Okuma metni ▸
Abaküs Yazılım
10. Hukuk Dairesi
Esas No: 2020/2201
Karar No: 2021/7593
Karar Tarihi: 03.06.2021

Yargıtay 10. Hukuk Dairesi 2020/2201 Esas 2021/7593 Karar Sayılı İlamı

10. Hukuk Dairesi         2020/2201 E.  ,  2021/7593 K.

    "İçtihat Metni"

    : İstanbul 19. İş Mahkemesi

    Dava, davacının ödeme emrinin iptali istemine ilişkindir.
    İlk derece mahkemesince, hükümde belirtilen gerekçelerle davacının davasının kabulüne dair verilen karara karşı davalı Kurum vekili tarafından istinaf yoluna başvurulması üzerine, İstanbul Bölge Adliye Mahkemesi 33. Hukuk Dairesince Davalı Kurumun istinaf başvurusunun esastan reddine karar verilmiştir.

Alıştırmalar ▸
A. Kayıtlarda "What is the" geçen satırla başlayıp kayıtların sonuna kadar giden kısmı yeniden yaz ve içindeki "gilded cornice" ifadesini "carved cornice" olarak değiştir. Başka hiçbir yere dokunma.
B. Yargıtay kararıyla ilgili metni kaldığı yerden devam ettir.

Kayıtlar ▸

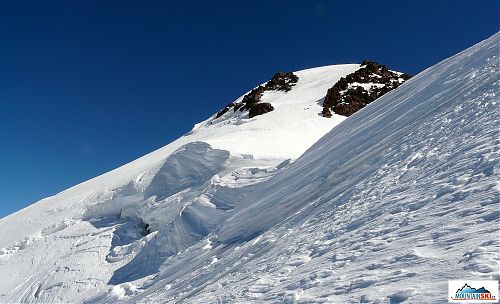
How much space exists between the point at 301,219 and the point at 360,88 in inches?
1451

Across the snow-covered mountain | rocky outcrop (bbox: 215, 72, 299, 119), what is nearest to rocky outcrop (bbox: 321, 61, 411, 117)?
rocky outcrop (bbox: 215, 72, 299, 119)

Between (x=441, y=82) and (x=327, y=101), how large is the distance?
25884mm

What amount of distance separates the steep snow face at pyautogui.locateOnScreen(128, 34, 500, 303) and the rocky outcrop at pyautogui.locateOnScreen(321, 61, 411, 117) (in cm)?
2259

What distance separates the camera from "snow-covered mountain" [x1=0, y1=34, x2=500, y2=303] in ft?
15.1

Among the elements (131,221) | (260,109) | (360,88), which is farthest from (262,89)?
(131,221)

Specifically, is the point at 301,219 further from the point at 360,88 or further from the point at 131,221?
the point at 360,88

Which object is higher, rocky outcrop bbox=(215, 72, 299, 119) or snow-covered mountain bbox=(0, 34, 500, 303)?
rocky outcrop bbox=(215, 72, 299, 119)

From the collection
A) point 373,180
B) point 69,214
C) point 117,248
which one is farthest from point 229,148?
point 373,180

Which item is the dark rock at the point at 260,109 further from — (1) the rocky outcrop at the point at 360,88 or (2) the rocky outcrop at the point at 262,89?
(1) the rocky outcrop at the point at 360,88

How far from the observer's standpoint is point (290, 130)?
86.3 feet

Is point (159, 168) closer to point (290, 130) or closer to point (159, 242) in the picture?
point (159, 242)

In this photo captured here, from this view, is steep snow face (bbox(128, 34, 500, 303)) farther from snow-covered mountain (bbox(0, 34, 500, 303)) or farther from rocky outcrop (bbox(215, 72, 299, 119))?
rocky outcrop (bbox(215, 72, 299, 119))

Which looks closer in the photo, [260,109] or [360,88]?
[260,109]

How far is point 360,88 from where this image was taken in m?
43.0
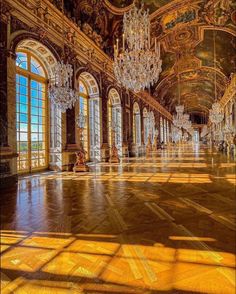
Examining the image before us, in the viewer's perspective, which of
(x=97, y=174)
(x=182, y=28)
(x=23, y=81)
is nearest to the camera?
(x=97, y=174)

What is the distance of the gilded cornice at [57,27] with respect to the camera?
23.1ft

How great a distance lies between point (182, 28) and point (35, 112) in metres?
11.8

Cevaplar ▸
A.
What is the distance of the carved cornice at [57,27] with respect to the camera?
23.1ft

How great a distance lies between point (182, 28) and point (35, 112) in metres?
11.8

B.
    İstanbul Bölge Adliye Mahkemesi 33. Hukuk Dairesince verilen karar, davalı vekili tarafından temyiz edilmesi üzerine, temyiz isteğinin süresinde olduğu anlaşıldıktan ve Tetkik Hakimi ... tarafından düzenlenen raporla dosyadaki kâğıtlar okunduktan sonra, işin gereği düşünüldü ve aşağıdaki karar tespit edildi.
    I-İSTEM
    Davacı dava dilekçesinde, 20.07.2005 tarihinde yapılan şirket olağan genel kurul toplantısında yönetim kurulu üyeliğine seçilmemek suretiyle başkan yardımcılığından ayrıldığını, ... ... Sist. Yapı San.ve Ticaret A.Ş."nin şirketten ayrılmasından sonraki dönemde tahakkuk eden prim borçları sebebiyle toplam 859.738,71.-TL tutarında ödeme emri tebliğ edildiğini, takip konusu borçtan sorumlu olmadığını ve ayrıca prim borcunun zamanaşımına uğradığını belirterek ödeme emrinin iptalini talep etmiştir.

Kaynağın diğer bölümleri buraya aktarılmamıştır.